Note: Disability Rights UK member Mind has also done a response, highlighting problems with mental health tribunals

Disability Rights UK (DR UK) is a pan disability membership organisation

led by disabled people with diverse experiences of disability and health conditions, from different communities. We are disabled people leading change and our vison is equal participation for all.

Our membership includes individual disabled people and also organisations working on their behalf including disabled people led organisations.

Among our membership are over three hundred organisations that give advice directly to disabled people, particularly in respect of benefit issues. DR UK runs a second tier advice line where we assist their front line advice workers with supportive information and advice.

Our submission seeks to make observations with regard to the proposed use of digital technology in the application and completion of social security tribunal appeal cases.

Question 1: Do you agree that the channels outlined (telephone, webchat, face-to-face and paper) are the right ones to enable people to interact with HMCTS in a meaningful and effective manner? 

We are extremely worried and concerned about the following proposals outlined in paragraph 5.1.i  and 5.1.ii of the Transforming our justice system consultation document -

“i. Streamlining procedures and encouraging a balanced approach: We are working to simplify our procedures and put entire services online where possible, carefully designed to be intuitive and easy to follow.

Many relatively straightforward tribunal decisions do not require full physical hearings, so where appropriate, judges will be making decisions based on written representations, hearings will be held over telephone or video conference and specially trained case officers will help cases progress through the system.

All of these changes will make the process quicker and easier to deal with for all parties involved in a case.

ii Digitising the Social Security and Child Support Tribunal: This will be one of the first services to be moved entirely online, with an end-to-end digital process that will be faster and easier to use for people that use it.” 

The proposal that Social Security and Child Support Tribunals are to be “moved entirely online” and are to be the first services to be moved is incompatible with disabled people being able to achieve “swift and certain justice” within a system that is “just, proportionate and accessible”.

INFORMATION SUPPLIED –
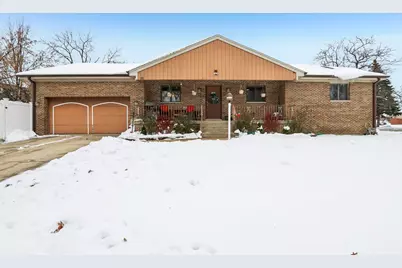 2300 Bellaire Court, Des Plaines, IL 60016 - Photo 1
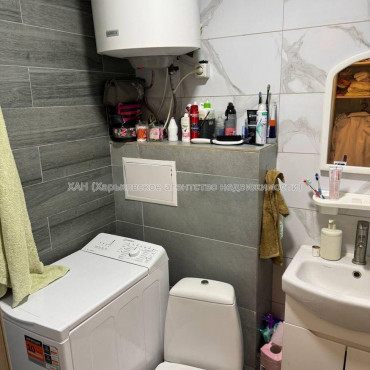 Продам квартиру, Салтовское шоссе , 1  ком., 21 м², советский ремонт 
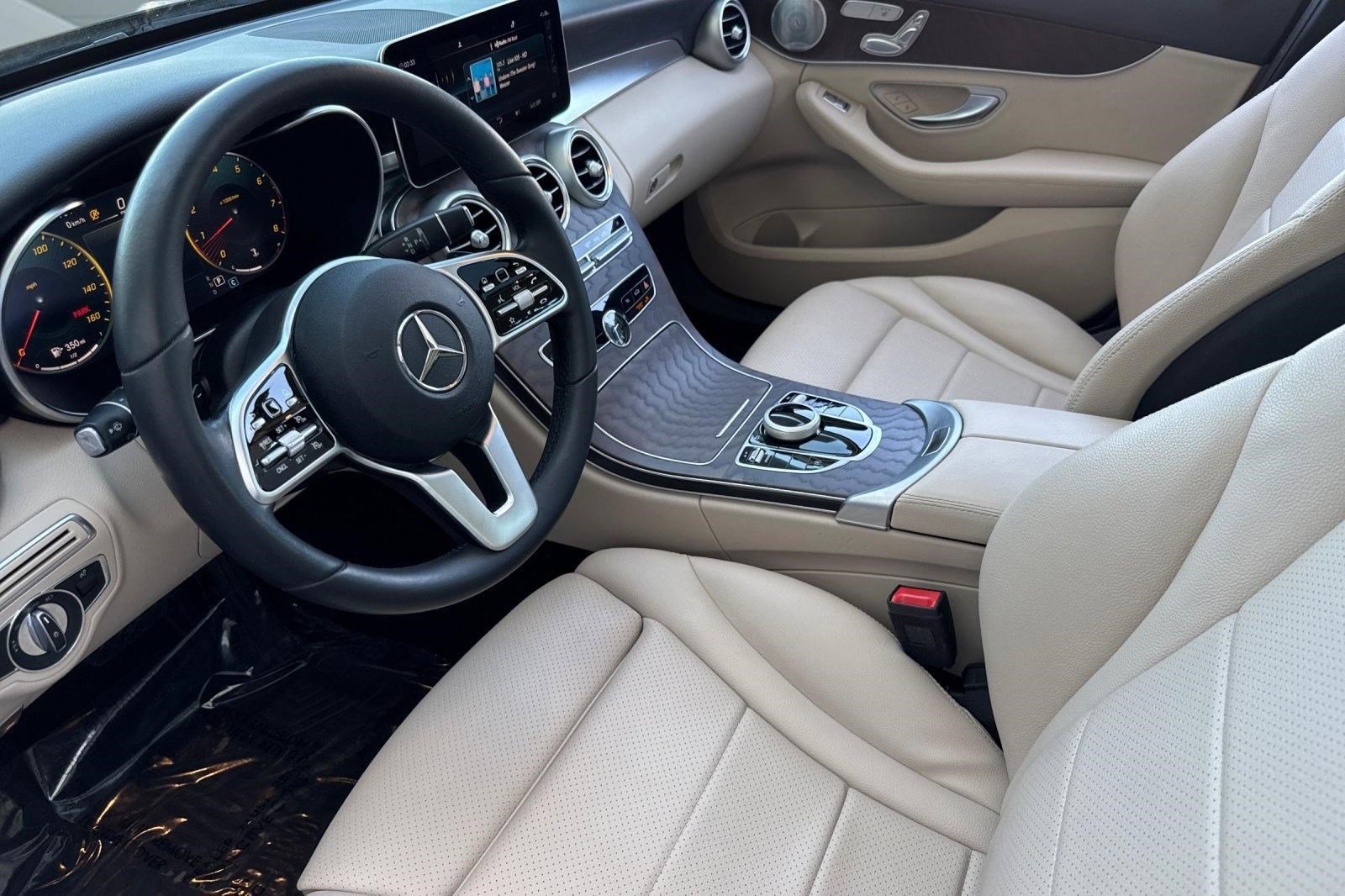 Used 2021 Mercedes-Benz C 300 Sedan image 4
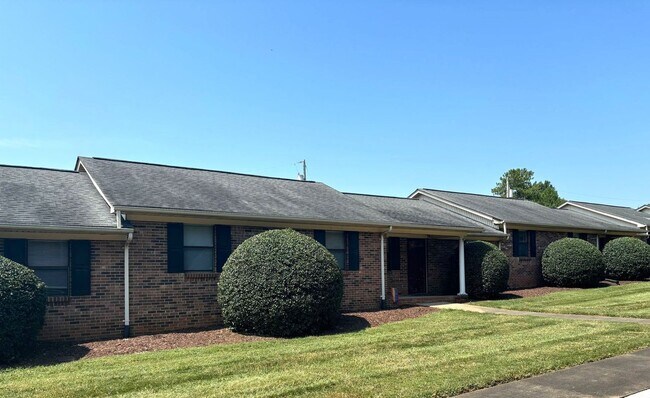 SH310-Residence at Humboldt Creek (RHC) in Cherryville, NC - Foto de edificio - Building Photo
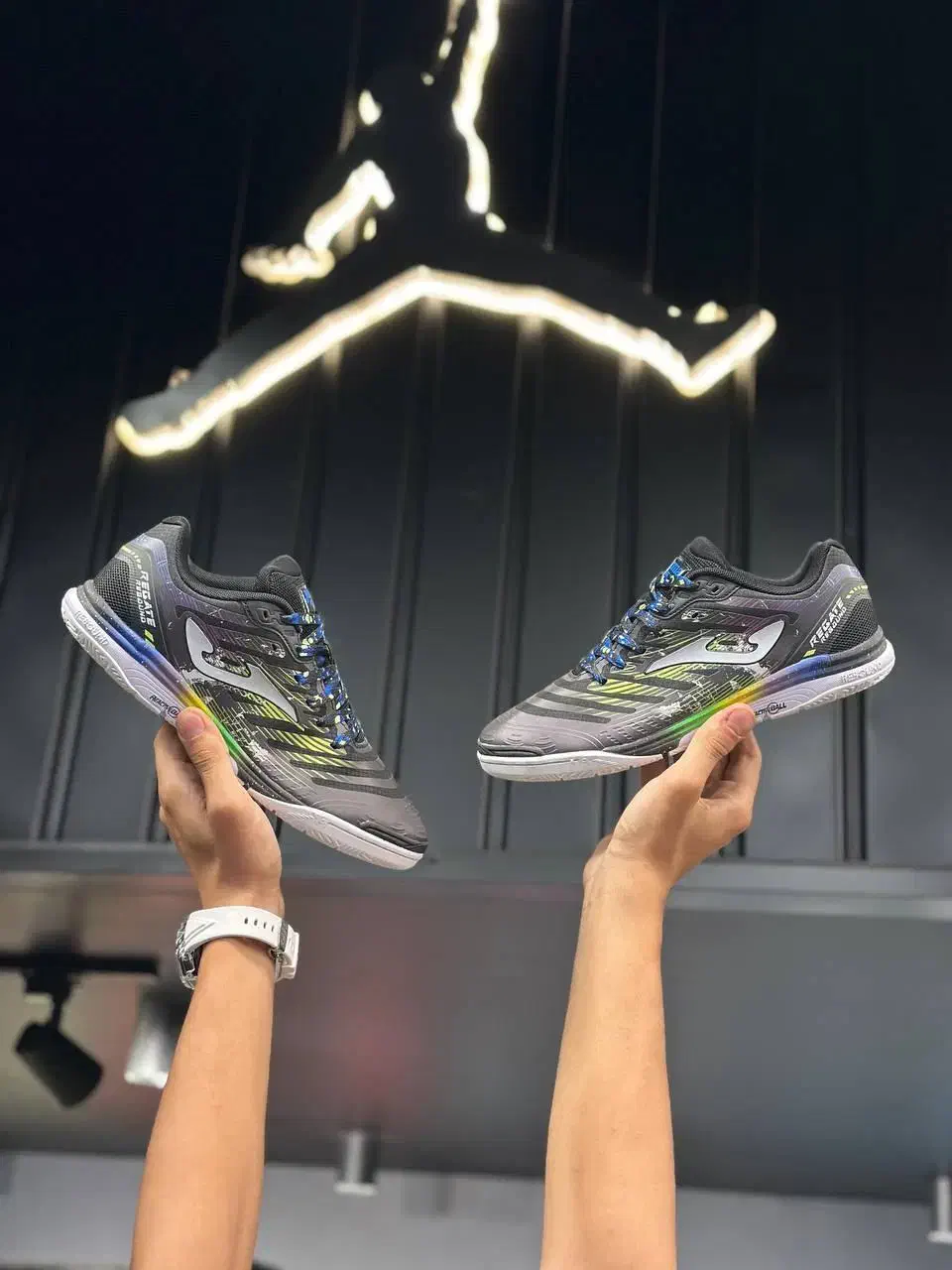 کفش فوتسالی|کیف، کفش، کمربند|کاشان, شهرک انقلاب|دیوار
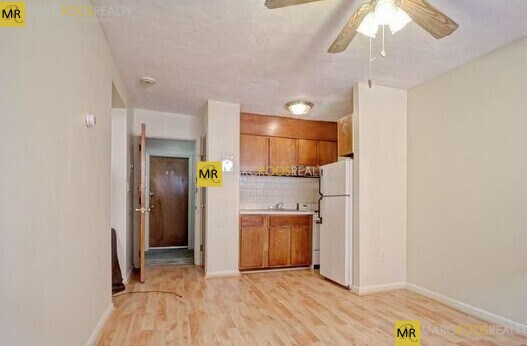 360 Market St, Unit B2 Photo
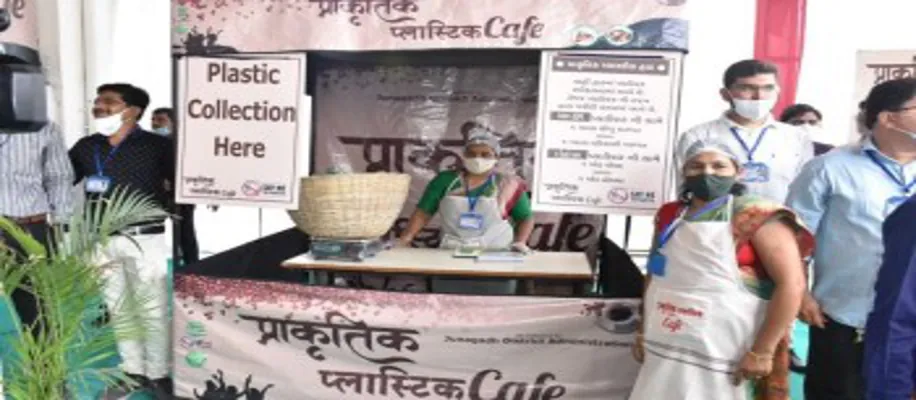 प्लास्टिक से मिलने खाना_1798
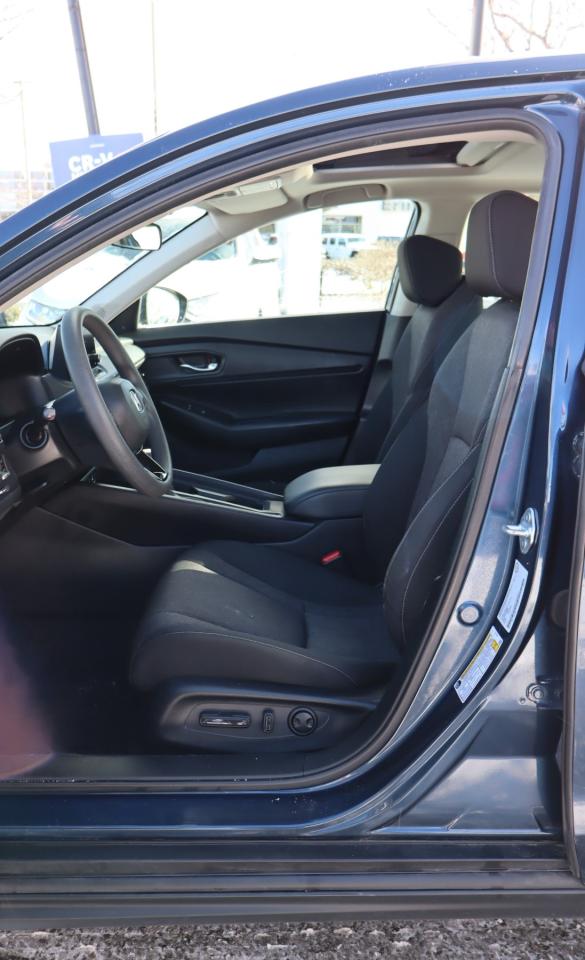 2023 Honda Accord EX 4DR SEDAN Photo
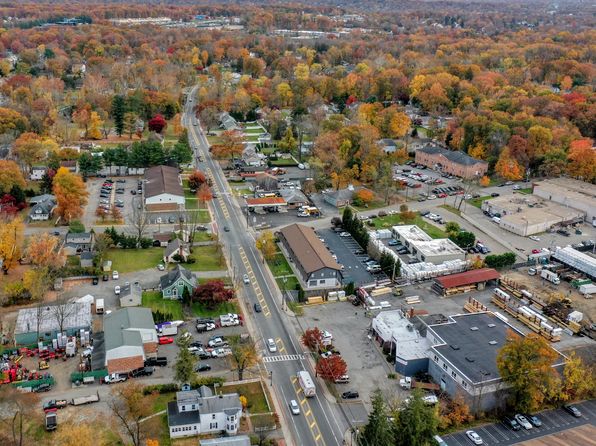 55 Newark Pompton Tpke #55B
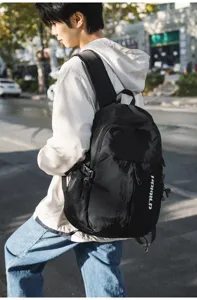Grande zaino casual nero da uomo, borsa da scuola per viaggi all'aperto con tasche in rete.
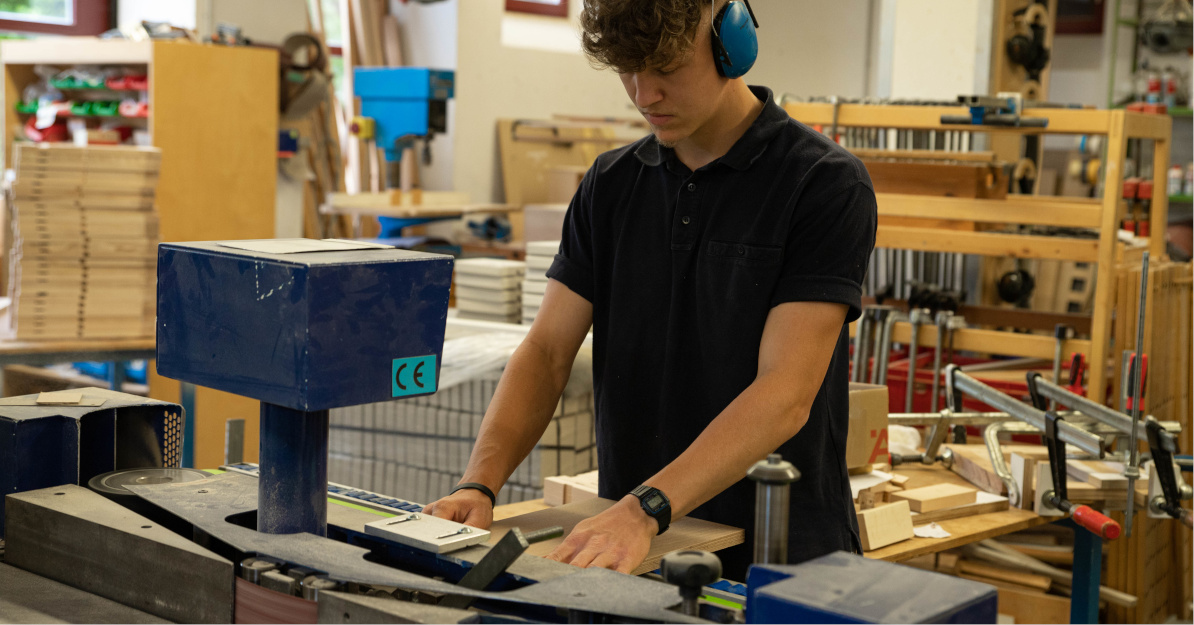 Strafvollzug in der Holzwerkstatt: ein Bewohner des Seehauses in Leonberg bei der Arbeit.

WORK TASK 1 –
Copy the Disability Rights UK response from "Note: Disability Rights" to "people led organisations.".
WORK TASK 2 –
Answer these questions using the Disability Rights UK response:
(a) Which member organisation also did a response on problems with mental health tribunals?
(b) How many of the member organisations give advice directly to disabled people?
(c) Which tribunal will be one of the first services moved entirely online?

YOUR SOLUTION 1 –
Note: Disability Rights UK member Mind has also done a response, highlighting problems with mental health tribunals

Disability Rights UK (DR UK) is a pan disability membership organisation

led by disabled people with diverse experiences of disability and health conditions, from different communities. We are disabled people leading change and our vison is equal participation for all.

Our membership includes individual disabled people and also organisations working on their behalf including disabled people led organisations.

YOUR SOLUTION 2 –
(a) Mind
(b) Over three hundred
(c) The Social Security and Child Support Tribunal